+++ EXCERPT PROVIDED +++
# Avatars and Personality Types



## curtis (Mar 26, 2016)

An avatar is an image you choose to represent yourself in the virtual world. Do the avatars you create for online communication reflect who you truly are? Are you narcissistic, friendly, affectionate, masochistic, manic or psychopathic? 


Regarding psychopathic personality types, your avatar could wear dark clothes and sunglasses while showing little facial expression. How does your avatar accurately describe your personality?


----------



## Reichelina (Mar 26, 2016)

curtis said:


> An avatar is an image you choose to represent yourself in the virtual world. Do the avatars you create for online communication reflect who you truly are? Are you narcissistic, friendly, affectionate, masochistic, manic or psychopathic?



All of the above. Tee hee.



> Regarding psychopathic personality types, your avatar could wear dark clothes and sunglasses while showing little facial expression. How does your avatar accurately describe your personality



I thought the profile pic and avatar were the same thing. I uploaded my first one via Tapatalk. Logging in on my laptop, I realized they are different so I decided to replace it with this. 


Then I replaced it with the one I have now. 

A woman covered and protected by butterflies.
+++
__WHAT TO DO__.
1. Answer these questions from the avatar thread:
(a) What could an avatar for a psychopathic personality type wear, according to curtis?
(b) What did Reichelina use to upload the first image?
(c) What does Reichelina's current image show?
2. Write out the passage of the avatar thread from "## curtis (Mar" to "Reichelina (Mar 26, 2016)", word for word.
The data that comes next is separate material and is not part of the avatar thread.
+++ DATA EXCERPTS +++
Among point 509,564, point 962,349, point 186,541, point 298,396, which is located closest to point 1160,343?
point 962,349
+++
+++ DATA EXCERPTS +++
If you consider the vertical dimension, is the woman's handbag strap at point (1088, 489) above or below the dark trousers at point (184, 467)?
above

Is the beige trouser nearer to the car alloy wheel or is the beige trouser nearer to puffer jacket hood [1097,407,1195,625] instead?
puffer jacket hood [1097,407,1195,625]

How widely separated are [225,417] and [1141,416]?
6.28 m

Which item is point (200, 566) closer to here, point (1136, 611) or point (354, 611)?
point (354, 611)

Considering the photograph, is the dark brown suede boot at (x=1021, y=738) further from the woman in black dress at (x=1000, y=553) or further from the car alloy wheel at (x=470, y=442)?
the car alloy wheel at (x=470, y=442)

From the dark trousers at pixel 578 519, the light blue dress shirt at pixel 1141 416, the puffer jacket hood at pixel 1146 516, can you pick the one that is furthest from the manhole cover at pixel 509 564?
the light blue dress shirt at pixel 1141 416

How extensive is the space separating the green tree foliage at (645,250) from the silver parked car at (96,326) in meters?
+++
__SOLUTION SET__.
1.
(a) Dark clothes and sunglasses, while showing little facial expression.
(b) Tapatalk.
(c) A woman covered and protected by butterflies.

2.
## curtis (Mar 26, 2016)

An avatar is an image you choose to represent yourself in the virtual world. Do the avatars you create for online communication reflect who you truly are? Are you narcissistic, friendly, affectionate, masochistic, manic or psychopathic? 


Regarding psychopathic personality types, your avatar could wear dark clothes and sunglasses while showing little facial expression. How does your avatar accurately describe your personality?


----------



## Reichelina (Mar 26, 2016)